I have a reference to a XML node which is part of a bigger XML tree. Is there a way to get that elements next/previous sibling without accessing the parent and looking for it? Something like DOM's nextSibling would be what I look for.

edit: Given that there is no natural way to do this with E4X, I'll just stick to the following (except that in my case, I'll store the actual index somewhere instead):

// next sibling:
node.parent().children()[ node.childIndex() + 1 ]
// previous sibling:
node.parent().children()[ node.childIndex() - 1 ]
A: 

Is this what you are looking for?

http://livedocs.adobe.com/flex/3/langref/flash/xml/XMLNode.html#nextSibling

Thomas
Not really, because I can't convert a XML object to a XMLNode. (http://livedocs.adobe.com/flash/9.0/ActionScriptLangRefV3/XML.html)
poke
Sure you can: new XMLDocument( xml.toString() );
Matt W
Fair enough :P – But I doubt that is efficient enough to warrant having a E4X XML tree *and* a DOM tree.
poke
+1  A: 

I don't see any such methods in ECMA-357, 2nd edition. Moreover, "sibling" doesn't seem to appear anywhere in my copy of the standard. If any such methods exist, they exist because Adobe added them as extensions to the spec.

Jeff Walden
Too bad.
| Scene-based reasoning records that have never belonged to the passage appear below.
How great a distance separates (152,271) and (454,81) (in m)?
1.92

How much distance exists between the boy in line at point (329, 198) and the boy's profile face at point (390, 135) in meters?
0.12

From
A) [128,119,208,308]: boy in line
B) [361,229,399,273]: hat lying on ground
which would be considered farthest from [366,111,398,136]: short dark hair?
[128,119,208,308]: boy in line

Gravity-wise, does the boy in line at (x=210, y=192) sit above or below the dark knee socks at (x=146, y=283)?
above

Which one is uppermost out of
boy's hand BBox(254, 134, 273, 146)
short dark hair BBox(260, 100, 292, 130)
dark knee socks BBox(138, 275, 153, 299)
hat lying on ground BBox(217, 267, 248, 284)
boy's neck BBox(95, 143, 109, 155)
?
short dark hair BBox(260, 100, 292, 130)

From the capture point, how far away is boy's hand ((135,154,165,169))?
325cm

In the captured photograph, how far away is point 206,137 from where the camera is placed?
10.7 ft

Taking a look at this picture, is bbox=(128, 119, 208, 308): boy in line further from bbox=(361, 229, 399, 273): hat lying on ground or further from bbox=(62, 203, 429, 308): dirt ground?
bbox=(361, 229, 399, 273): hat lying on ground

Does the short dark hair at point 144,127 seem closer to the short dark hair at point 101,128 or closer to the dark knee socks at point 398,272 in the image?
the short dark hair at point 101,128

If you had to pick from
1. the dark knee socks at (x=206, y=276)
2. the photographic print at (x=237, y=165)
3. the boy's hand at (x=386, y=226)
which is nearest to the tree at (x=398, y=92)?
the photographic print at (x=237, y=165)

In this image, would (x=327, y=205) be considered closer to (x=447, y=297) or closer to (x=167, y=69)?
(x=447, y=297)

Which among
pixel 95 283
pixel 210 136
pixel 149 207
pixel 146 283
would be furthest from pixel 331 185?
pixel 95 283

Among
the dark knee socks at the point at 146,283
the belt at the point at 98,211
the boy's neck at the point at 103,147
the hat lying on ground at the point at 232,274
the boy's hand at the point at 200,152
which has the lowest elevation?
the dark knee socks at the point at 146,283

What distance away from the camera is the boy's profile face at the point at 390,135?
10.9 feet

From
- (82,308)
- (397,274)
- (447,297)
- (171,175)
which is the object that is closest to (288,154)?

I guess I'll have to store the index of my node then somewhere to efficiently browse through it. Thanks for looking it up in the standard :)
poke
To be fair, the DOM itself is algorithmically inefficient. Notice how two different methods of accessing child elements exist in it in the W3C DOM, for sibling-wise and index-wise access. Supporting either gives you fast element access (sibling-wise with next, previous, parent, first child, last child, say; index-wise with parent and an array of children) with certain idioms. Supporting both means you inevitably speed up one idiom and sometimes (modulo tricks) slow down the other. E4X only supporting index-wise access avoids that problem (at cost of requiring index-based algorithms).